Lately I have been reading a ton of expat blogs. I have seen such evidence of brave women who have followed their husbands to Mexico, mainly because of immigration problems and I am just amazed at them, truly amazed.
I don't feel brave. I feel kind of like a weird-o since I have chosen to be here. Lately I have kind of been wishing to pack it all up and move back to Georgia, husband or not. I mean, I figure he has his visa, he can come visit. I don't know, even after living here for so long I still have days where I just want to ram my car into whichever bus, truck, vehicle du jour that has cut me off at the moment. I find myself cursing everybody who looks at me the wrong way and especially the ones who can't understand me because of my accent.

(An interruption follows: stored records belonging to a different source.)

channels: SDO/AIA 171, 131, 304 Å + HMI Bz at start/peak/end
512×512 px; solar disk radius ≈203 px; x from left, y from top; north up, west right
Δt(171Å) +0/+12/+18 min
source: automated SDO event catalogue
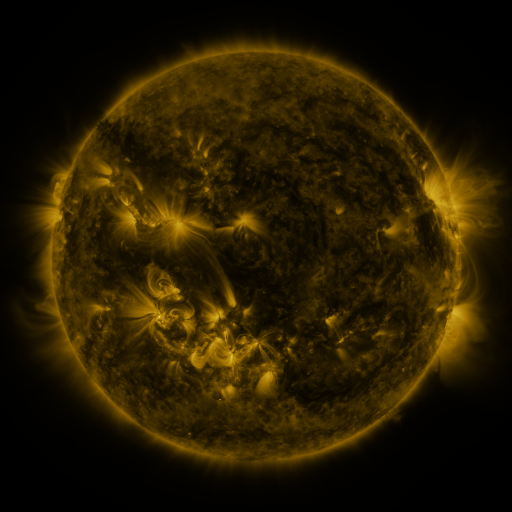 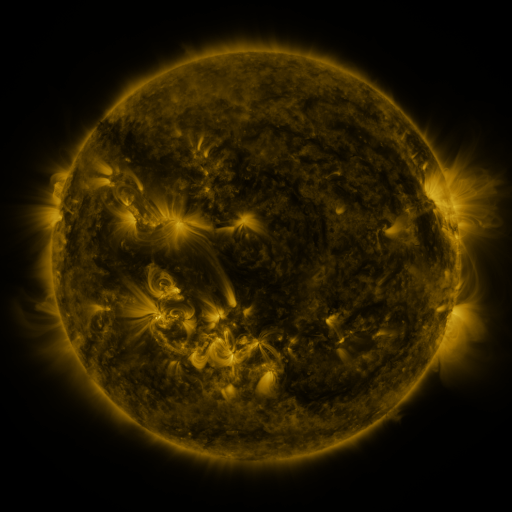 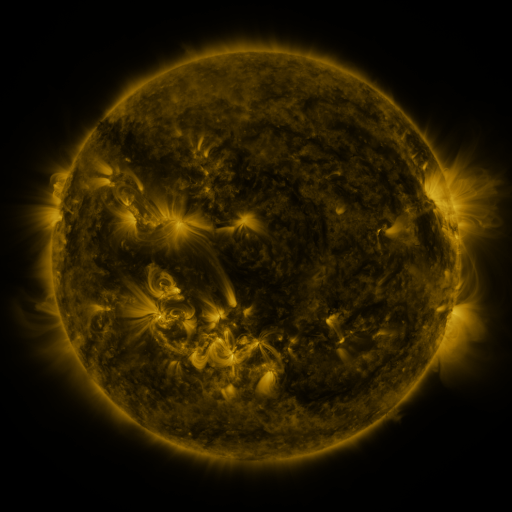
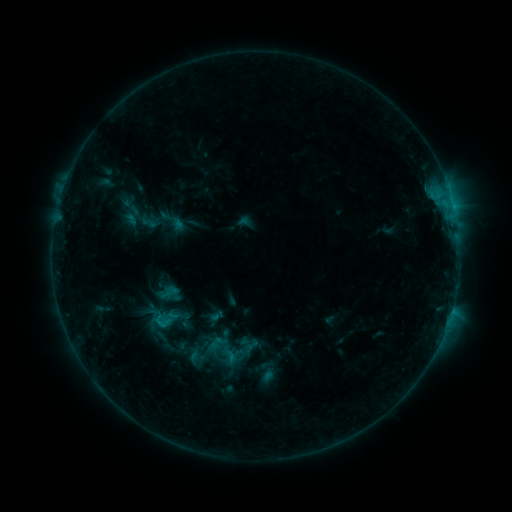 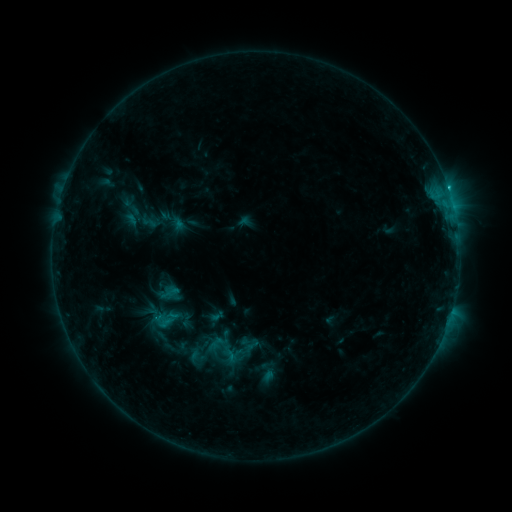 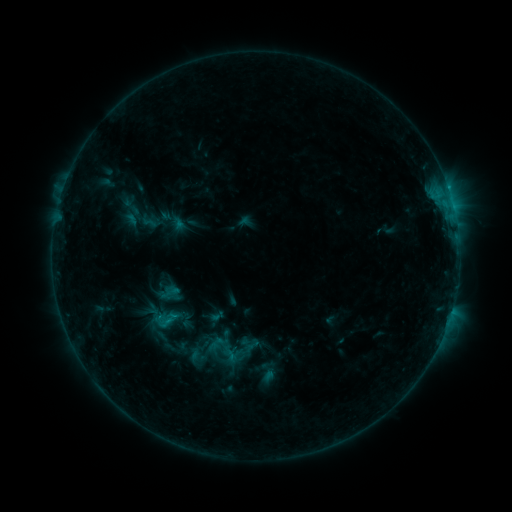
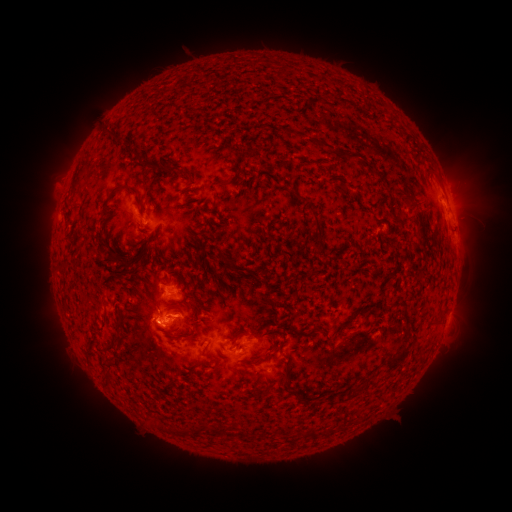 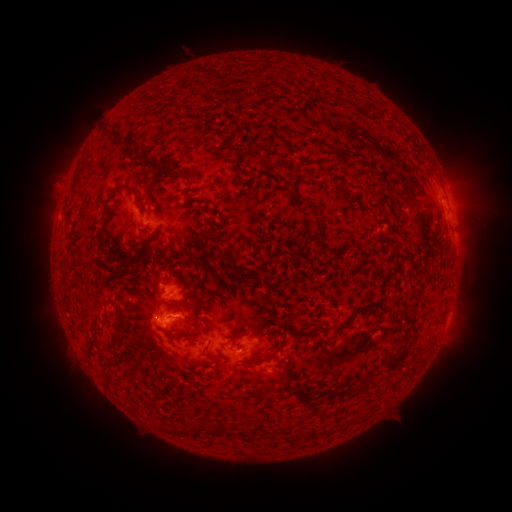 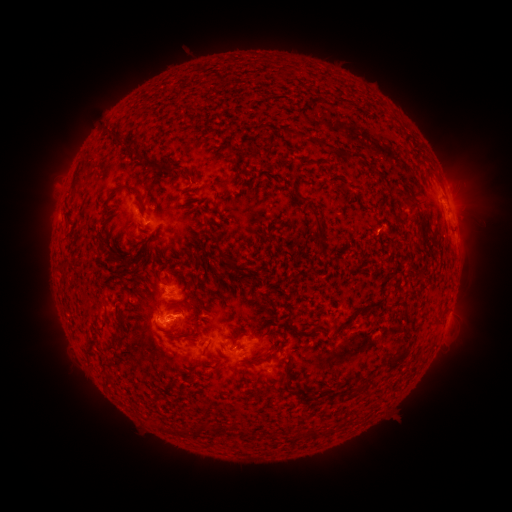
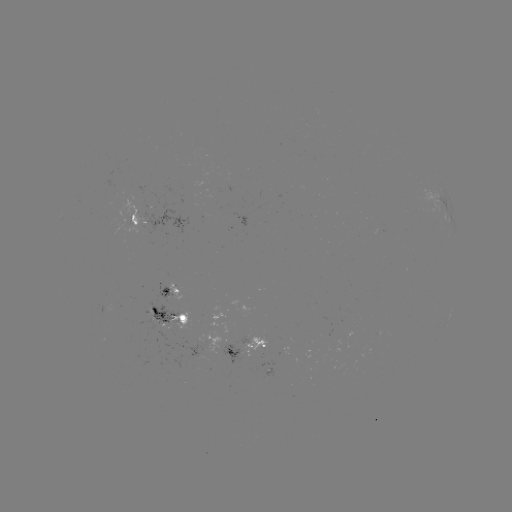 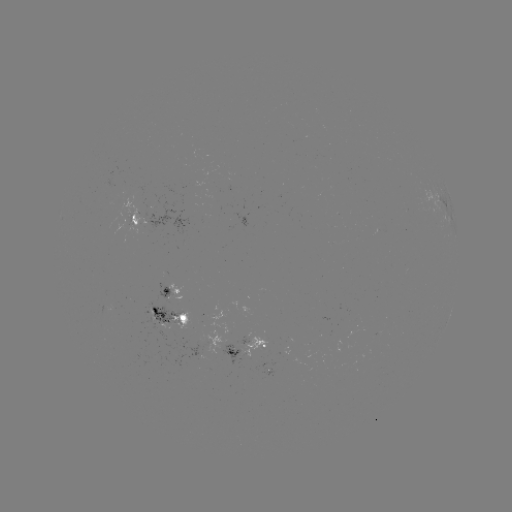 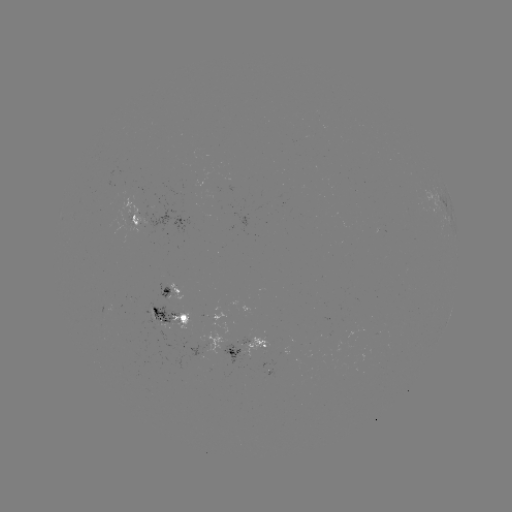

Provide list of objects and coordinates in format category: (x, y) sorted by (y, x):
C1.1 flare: (448, 189)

Once a co-worker who'd lived in Paraguay and had been married to a man from there told me: "Once you've lived there (Mexico, Paraguay, etc.) you're never happy anywhere." Talk about a depressing statement. But sometimes it feels true. I know that when I go back for a visit, eventually (its been three years since i did), I will feel totally backwards and out of place for part of the visit. And I know that a lot of the time I feel so much anger here I don't even know where I had it stored. I get depressed when I think about my niece and nephew I have seen only once or twice, or never. I feel sad to be so far away from my family. I have grandparents that I will probably never see again in this life...it is depressing. My mom is really the only one in my family who comes to visit...my dad has never been here where I live.
But this is the life I have chosen. Today it feels so gloomy to say that.